--- START TEXT EXCERPT ---

But at least for our college students in our schools, they see us as a more convenient and a quicker UberEats. And this serves a totally different purpose. So what we're really replacing in their share of wallet is not restaurant food and ordering takeout. You'll still do that. It's fewer trips to 7-Eleven, fewer trips to Ralphs, and more on-demand purchasing.
Could you walk us through the supply chain for Duffl? Are you relying on dark stores, as you mentioned, or do you exist in campus convenience stores? Are you with any local or regional national chains?
The future iteration of all of this is direct procurement as close to the sources you can get, like farmer, manufacturer, and doing your own distribution. Right now, we work with national distributors, much like how other players are starting and have started – so companies like McLane, Core-Mark, and UNFI.
And we’re purchasing and leasing real estate as close to the end customer as possible in the commercial districts in the college towns. So literally, we map out the zoning and identify the closest retail locations. And we definitely partner with a lot of local brands. So obviously, you want the Coca-Colas and the Unilevers to be on your side, but that just comes with scale and volume. And everybody's going to get there.

--- END TEXT EXCERPT ---

## [THE EXERCISE]
Decide whether each statement agrees with the interview excerpt about Duffl above. Answer yes or no, and quote the words from the excerpt that decide it.
1. Duffl currently gets its supplies through national distributors.
2. For college students, Duffl mainly takes the place of restaurant takeout.
3. Duffl purchases and leases real estate in the commercial districts of college towns.

--- START PROVIDED MATERIAL ---

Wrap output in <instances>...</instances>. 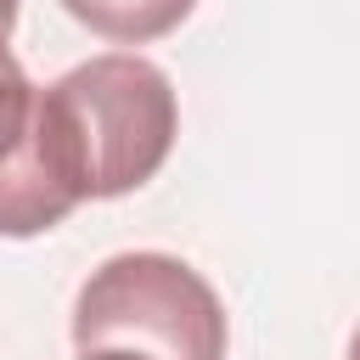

--- END PROVIDED MATERIAL ---

## [OUTPUT BELOW]
1. Yes: "Right now, we work with national distributors"
2. No: "So what we're really replacing in their share of wallet is not restaurant food and ordering takeout."
3. Yes: "we’re purchasing and leasing real estate as close to the end customer as possible in the commercial districts in the college towns"